Her yeri merak eden bir kişisel blog yani bu.
iletişim: aklimbaskayerde (at) gmail . com
*Blog sahibesi 1986 doğumlu, 2009’da bu adreste yazmaya başladığında 20li yaşların ilk yarısındaymış, şimdi kazık kadar olmuş iyi mi
**24 yaş itibariyle o yol gidildi. İnsanın vaktiyle kendini tanımlayan hayalleri arasında yazdığı şeylerin gerçekleşmesi hoş tabii:)
Değişen pek de bir şey yok
Selam ben de Napal’e gideceğim HAziran’da ama otobüs yolcuğu fikri cezbediyor epeyce. Ancak Pakistan kısmından emin değilim. Detaylı yazı bulamadım. Tek başına mı gittin? Dönüşünü merakla bekliyorum 🙂
Merhaba. Pakistan konusunda en doğru bilgiyi konsolosluktan alırsınız. Benim gittiğim vakit turist vizesi vermeyi tamamen bıraktıkları bir dönem vardı. Her zaman gidilemeyebiliyor, ancak gidilebildiği zamanlarda Türkiye’de konsolosluk yardımcı olmaya çalışıyor ve insanlar da Türkiye’den gelenlere karşı çok canayakınlar.

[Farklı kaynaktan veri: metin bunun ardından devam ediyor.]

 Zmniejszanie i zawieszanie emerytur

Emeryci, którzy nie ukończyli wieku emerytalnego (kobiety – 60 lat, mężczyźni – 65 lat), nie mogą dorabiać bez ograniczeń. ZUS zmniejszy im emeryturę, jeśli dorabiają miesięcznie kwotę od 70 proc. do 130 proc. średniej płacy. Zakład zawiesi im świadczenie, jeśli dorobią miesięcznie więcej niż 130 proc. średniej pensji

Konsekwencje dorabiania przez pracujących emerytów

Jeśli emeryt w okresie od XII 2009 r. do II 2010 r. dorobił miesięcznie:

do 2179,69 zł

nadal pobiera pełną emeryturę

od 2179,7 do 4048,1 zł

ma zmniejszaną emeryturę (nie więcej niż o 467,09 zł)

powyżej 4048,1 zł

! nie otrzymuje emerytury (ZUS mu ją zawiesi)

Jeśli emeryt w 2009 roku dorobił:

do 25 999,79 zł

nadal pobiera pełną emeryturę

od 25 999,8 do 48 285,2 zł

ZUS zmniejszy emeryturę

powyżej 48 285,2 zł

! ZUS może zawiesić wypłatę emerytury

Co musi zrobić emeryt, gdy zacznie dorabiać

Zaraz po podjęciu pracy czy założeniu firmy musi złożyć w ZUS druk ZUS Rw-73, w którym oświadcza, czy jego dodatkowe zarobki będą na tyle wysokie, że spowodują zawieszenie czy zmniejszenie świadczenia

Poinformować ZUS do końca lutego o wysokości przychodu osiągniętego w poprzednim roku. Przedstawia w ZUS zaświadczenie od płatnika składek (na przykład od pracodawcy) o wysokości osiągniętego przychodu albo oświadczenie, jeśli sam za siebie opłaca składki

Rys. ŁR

Karayolculuğunda kaçınılmaz olarak Belucistan bölgesinden geçmek gerekiyor, burası sorunlu, turist kaçırma vakaları oluyor. Ben oradayken yabancı bir çift kaçırılmıştı. Silahlı eskort sağlanıyor sınırdan.
Pakistan’da büyük şehirlere birçok Türk işadamı gidiyor ve gerçekten dost bir ülke ama karayolculuğuyla İran’dan girerek geçişi biraz sıkıntılı açıkçası.